-- START TEXT PASSAGE --
The beginning of August is a strange time in America. Children become sick of the activities that their helicopter parents have forced them into, the attention span for Major League Baseball drops off — especially in Baltimore — before playoff races heat up, and Congress prepares for its long recess. To rescue the American public from these melancholy circumstances, the Discovery Channel proudly presents … "Shark Week"!
For an entire week, Americans are seated in front of the television with a clear mission: to make sure that naïve seals can indeed be hunted in slow motion, and that steel cages provide sufficient protection to scuba divers (a concept that is a relief to some, and a disappointment to others). A noble cause, for everyone needs to see the wonders of nature and man's interaction with it. Though "Shark Week" piques both our fascination with the natural world and our desire for seafood for a short while, the week eventually ends, and shark discussions are put on the shelf for another 51 weeks. All the hype! All the love! All the drama! It gets swept aside more quickly than Jay Cutler in last year'sNFC Championship.
-- END TEXT PASSAGE --
-- START DATASET RECORDS --
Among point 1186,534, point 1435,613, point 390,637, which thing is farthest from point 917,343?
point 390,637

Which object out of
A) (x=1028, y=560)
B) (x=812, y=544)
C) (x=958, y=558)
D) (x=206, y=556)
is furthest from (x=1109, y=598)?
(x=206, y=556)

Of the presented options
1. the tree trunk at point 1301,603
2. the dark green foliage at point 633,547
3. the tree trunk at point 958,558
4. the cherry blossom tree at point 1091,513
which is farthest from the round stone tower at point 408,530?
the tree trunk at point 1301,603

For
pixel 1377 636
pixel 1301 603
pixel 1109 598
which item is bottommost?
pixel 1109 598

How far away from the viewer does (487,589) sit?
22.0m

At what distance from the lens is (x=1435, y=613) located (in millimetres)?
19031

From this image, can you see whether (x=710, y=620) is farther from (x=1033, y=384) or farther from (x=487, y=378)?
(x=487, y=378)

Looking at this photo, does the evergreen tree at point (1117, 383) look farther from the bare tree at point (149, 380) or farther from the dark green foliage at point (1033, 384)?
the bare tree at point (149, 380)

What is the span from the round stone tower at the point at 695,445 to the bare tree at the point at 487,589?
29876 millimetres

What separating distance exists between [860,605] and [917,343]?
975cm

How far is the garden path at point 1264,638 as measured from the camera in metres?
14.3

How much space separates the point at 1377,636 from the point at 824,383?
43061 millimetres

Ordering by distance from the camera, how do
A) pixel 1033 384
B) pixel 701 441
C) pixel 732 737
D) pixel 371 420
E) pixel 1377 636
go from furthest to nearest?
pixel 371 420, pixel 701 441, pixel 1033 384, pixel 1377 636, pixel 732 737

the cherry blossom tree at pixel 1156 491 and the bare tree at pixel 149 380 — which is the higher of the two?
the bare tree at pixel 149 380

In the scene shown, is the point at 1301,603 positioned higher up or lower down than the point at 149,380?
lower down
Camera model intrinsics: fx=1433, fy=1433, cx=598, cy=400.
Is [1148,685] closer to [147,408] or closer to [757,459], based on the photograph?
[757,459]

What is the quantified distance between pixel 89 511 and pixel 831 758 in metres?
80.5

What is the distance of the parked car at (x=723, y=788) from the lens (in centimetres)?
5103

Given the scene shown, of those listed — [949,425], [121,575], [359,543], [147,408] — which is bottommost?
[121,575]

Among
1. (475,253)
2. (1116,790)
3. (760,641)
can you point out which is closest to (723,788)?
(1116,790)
-- END DATASET RECORDS --
** WHAT IS BEING ASKED **
According to the text passage about Shark Week, for how long are shark discussions put on the shelf once the week ends? The data has no connection to the text passage about Shark Week.

** CORRECT RESPONSE **
For another 51 weeks.